After preparing around 400 lines of data, I imported it into the Colab space and adjusted the dataset code accordingly:

from datasets import load_dataset
-dataset = load_dataset("philschmid/guanaco-sharegpt-style", split = "train")
+dataset = load_dataset("json", data_files={"train": "./full.jsonl"}, split = "train")
dataset = dataset.map(formatting_prompts_func, batched = True,)

Run the Fine-Tune

Using Unsloth's Colab notebook, I successfully ran a full fine-tune job locally on an RTX 3060 GPU with 12GB VRAM. After the fine-tuning process, I exported the model (near the end of the notebook):

-if False: model.save_pretrained_gguf("model", tokenizer, quantization_method = "q5_k_m")
+if True: model.save_pretrained_gguf("model", tokenizer, quantization_method = "q5_k_m")

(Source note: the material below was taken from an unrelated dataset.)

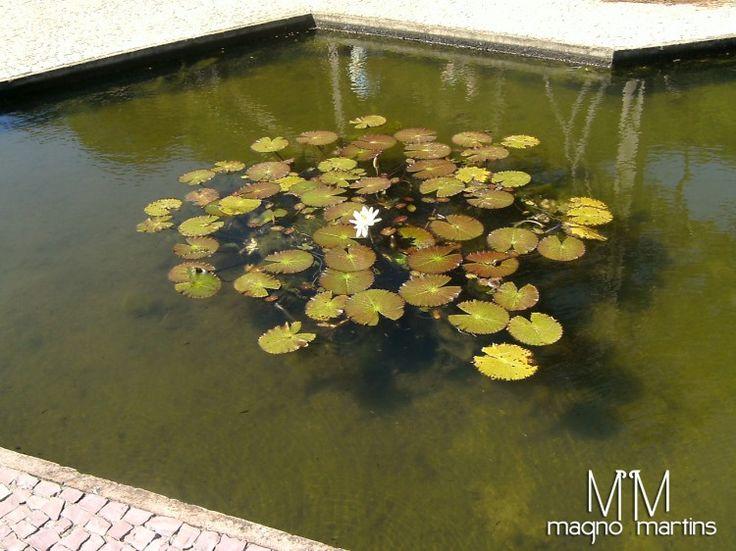 Parque das Mangabeiras - Belo Horizonte   Fotografia de Magno   Olhares.com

This produced a model-unsloth.gguf file in my directory. Downloading it was exhilarating.

Out of Memory?

If you're OOM (out-of-memory) while saving the model, you can kill the python process being used by the Colab container (use nvidia-smi to find the PID.)

To pick up where you left off, add these lines right before the save_pretrained_gguf function from above...

# run the notebook for this cell only
from unsloth import FastLanguageModel
model, tokenizer = FastLanguageModel.from_pretrained("lora_model")

if True: model.save_pretrained_gguf("model", tokenizer, quantization_method = "q5_k_m")

Inferencing

Fine-tuning was only half the battle. Running Llama3 was another can of worms. Initially I tried Ollama, but that hasn't been updated yet. vLLM has been updated, but I used llama.cpp on my development machine because I thought it would have a nice UI.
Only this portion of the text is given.